▶ Task prompt
Rewrite the listing below, replacing every occurrence of "vertical fence bar" with "metal fence post" and leaving everything else as it is.

--------

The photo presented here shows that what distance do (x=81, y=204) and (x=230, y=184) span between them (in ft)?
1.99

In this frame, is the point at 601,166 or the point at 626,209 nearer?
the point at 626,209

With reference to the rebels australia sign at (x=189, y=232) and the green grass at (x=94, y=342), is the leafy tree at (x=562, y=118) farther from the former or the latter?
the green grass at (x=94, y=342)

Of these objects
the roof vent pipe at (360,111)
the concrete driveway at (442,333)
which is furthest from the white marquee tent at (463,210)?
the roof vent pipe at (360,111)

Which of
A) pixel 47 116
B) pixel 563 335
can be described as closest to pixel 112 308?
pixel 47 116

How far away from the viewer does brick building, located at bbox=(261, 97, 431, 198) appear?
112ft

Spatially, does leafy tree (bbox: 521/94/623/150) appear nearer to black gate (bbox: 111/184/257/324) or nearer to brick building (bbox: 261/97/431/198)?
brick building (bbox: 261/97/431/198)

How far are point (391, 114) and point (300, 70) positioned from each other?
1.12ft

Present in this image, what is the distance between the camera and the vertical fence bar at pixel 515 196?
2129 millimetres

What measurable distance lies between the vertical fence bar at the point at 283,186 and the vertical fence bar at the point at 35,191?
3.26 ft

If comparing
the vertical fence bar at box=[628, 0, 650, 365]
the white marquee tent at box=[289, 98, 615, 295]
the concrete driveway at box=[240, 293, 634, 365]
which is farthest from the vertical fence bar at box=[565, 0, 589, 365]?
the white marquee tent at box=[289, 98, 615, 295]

--------

▶ Task solution
The photo presented here shows that what distance do (x=81, y=204) and (x=230, y=184) span between them (in ft)?
1.99

In this frame, is the point at 601,166 or the point at 626,209 nearer?
the point at 626,209

With reference to the rebels australia sign at (x=189, y=232) and the green grass at (x=94, y=342), is the leafy tree at (x=562, y=118) farther from the former or the latter?
the green grass at (x=94, y=342)

Of these objects
the roof vent pipe at (360,111)
the concrete driveway at (442,333)
which is furthest from the white marquee tent at (463,210)?
the roof vent pipe at (360,111)

Which of
A) pixel 47 116
B) pixel 563 335
can be described as closest to pixel 112 308?
pixel 47 116

How far away from the viewer does brick building, located at bbox=(261, 97, 431, 198) appear?
112ft

Spatially, does leafy tree (bbox: 521/94/623/150) appear nearer to black gate (bbox: 111/184/257/324) or nearer to brick building (bbox: 261/97/431/198)?
brick building (bbox: 261/97/431/198)

How far are point (391, 114) and point (300, 70) positioned from each other?
1.12ft

Present in this image, what is the distance between the camera and the metal fence post at pixel 515 196?
2129 millimetres

What measurable distance lies between the metal fence post at the point at 283,186 and the metal fence post at the point at 35,191?
3.26 ft

If comparing
the metal fence post at box=[628, 0, 650, 365]
the white marquee tent at box=[289, 98, 615, 295]
the concrete driveway at box=[240, 293, 634, 365]
which is farthest from the metal fence post at box=[565, 0, 589, 365]?
the white marquee tent at box=[289, 98, 615, 295]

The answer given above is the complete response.